Frederik II (foto) was van 1220 tot 1250, keizer van het Heilig Roomse Rijk. Hij was één van de markantste personen van de middeleeuwen. Hij excelleerde nl. behalve in de wetenschap, ook op het gebied van wetgeving, staatsinrichting, taalkunde, architectuur en staatsmanschap, en zijn omgang met etnische minderheden was naar middeleeuwse begrippen, opmerkelijk tolerant. Keizer Frederik II Hohenstaufen stond bekend als de “stupor mundi”, iemand die de wereld verbaasde. Hij was keizer van het Heilig Roomse Rijk, koning van Sicilië en van Napels, maar daarnaast was hij ook een belangrijke wetenschapper. In zijn standaardwerk over de valkenjacht, een omvangrijk en lange tijd ongeëvenaard, ornithologisch handboek, hanteerde hij een strikt empirisch wetenschappelijk denken. Daardoor was hij zijn tijd ver vooruit. Frederik II werd echter door de toenmalige “officiële Kerk” als een ketter en een hedonist beschouwd, waardoor na zijn dood, zijn werk eeuwenlang genegeerd werd. In 1245, op het Concilie van Lyon, wist paus Innocentius IV. Frederik te excommuniceren en af te zetten als keizer. Na de periode van Frederik II, volgde het Groot Interregnum, de periode tussen de regeringen van de Hohenstaufen en Habsburg in het Heilig Roomse Rijk. Dit interregnum eindigde in 1273, met de kroning van Rudolf I., de eerste Habsburger op de troon.

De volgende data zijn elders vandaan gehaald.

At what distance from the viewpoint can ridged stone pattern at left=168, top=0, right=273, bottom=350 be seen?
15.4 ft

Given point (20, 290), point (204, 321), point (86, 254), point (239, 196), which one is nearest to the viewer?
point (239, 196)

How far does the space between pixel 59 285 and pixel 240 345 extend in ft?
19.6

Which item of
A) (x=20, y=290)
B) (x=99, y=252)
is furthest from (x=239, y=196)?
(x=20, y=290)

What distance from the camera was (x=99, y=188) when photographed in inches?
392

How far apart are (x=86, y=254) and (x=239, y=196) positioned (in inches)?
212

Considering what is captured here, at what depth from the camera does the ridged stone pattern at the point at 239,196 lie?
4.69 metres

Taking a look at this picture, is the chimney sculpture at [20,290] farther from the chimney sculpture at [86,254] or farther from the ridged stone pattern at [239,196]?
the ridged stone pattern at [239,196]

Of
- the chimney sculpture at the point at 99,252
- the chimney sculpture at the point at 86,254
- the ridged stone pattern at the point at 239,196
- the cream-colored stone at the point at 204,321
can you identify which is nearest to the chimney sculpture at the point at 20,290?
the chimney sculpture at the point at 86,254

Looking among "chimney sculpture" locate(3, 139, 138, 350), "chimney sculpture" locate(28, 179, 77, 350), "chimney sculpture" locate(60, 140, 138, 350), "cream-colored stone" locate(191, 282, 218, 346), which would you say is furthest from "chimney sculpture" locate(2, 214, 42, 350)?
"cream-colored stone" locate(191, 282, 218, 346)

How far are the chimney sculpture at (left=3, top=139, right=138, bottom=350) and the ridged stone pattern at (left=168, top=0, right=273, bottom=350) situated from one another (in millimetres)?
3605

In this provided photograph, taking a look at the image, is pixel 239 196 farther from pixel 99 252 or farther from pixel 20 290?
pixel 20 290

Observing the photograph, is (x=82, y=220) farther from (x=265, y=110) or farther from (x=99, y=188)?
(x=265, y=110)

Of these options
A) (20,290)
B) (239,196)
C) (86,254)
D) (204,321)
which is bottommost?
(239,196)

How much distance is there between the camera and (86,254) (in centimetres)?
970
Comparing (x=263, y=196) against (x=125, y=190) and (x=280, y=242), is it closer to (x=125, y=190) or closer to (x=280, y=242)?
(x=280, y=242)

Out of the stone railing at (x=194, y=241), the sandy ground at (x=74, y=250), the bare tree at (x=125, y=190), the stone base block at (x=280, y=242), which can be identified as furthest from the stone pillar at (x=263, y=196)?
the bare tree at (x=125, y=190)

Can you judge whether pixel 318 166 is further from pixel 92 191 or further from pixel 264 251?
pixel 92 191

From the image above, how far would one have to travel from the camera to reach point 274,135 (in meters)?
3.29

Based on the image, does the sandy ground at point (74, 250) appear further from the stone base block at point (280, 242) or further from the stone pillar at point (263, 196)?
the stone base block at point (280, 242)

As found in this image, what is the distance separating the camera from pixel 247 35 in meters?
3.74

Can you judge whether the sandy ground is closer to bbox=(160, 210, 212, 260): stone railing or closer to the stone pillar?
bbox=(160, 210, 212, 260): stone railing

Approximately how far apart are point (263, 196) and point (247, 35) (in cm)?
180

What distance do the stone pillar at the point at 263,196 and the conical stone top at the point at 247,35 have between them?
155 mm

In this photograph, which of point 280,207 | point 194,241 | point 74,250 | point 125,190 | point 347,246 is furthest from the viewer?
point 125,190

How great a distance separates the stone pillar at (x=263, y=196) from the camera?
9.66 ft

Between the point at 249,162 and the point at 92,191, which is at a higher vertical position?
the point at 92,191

Cas van Houtert (1940-2022) was journalist, maar heeft zich na zijn pensionering ontwikkeld tot historicus. Hij begon zijn geschiedkundige loopbaan met twee meeslepend geschreven historische romans. Hij is als auteur, bekend van “Middeleeuwers tussen hoop en vrees” (2015), “De kerk waakt in de slaapkamer” (2019) en “Dichters leiden de dans” (2020).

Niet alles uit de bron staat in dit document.